--- Supplied information Enclosed Below ---

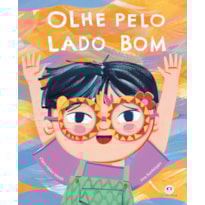 OLHE PELO LADO BOM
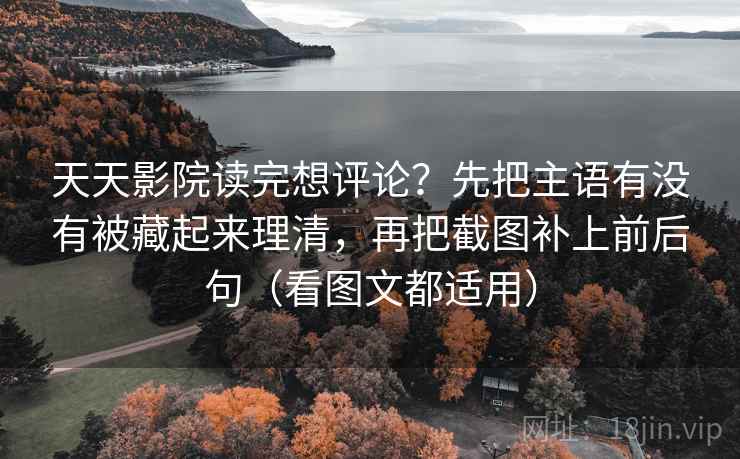 天天影院读完想评论?先把主语有没有被藏起来理清,再把截图补上前后句(看图文都适用) 第1张 天天影院读完想评论?先把主语有没有被藏起来理清,再把截图补上前后句(看图文都适用) 第1张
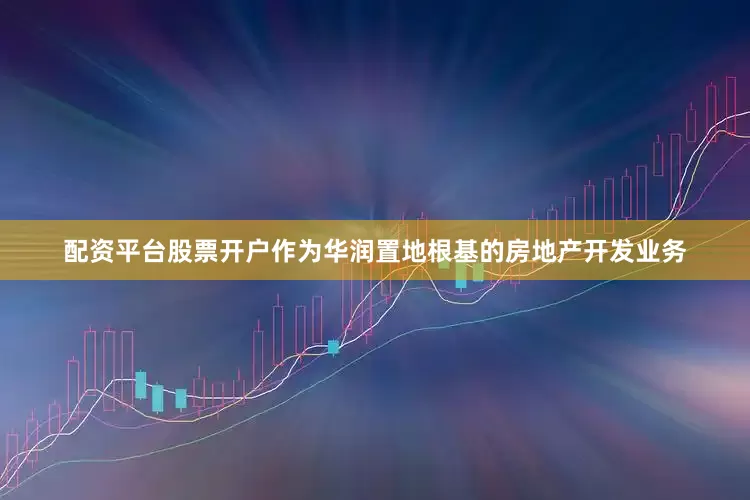 配资平台股票开户作为华润置地根基的房地产开发业务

--- End of Enclosed Supplied information ---

What to produce ::
Copy the whole listing above word for word but do not carry over the pictures.

Result of this exercise ::
 OLHE PELO LADO BOM
 天天影院读完想评论?先把主语有没有被藏起来理清,再把截图补上前后句(看图文都适用) 第1张 天天影院读完想评论?先把主语有没有被藏起来理清,再把截图补上前后句(看图文都适用) 第1张
 配资平台股票开户作为华润置地根基的房地产开发业务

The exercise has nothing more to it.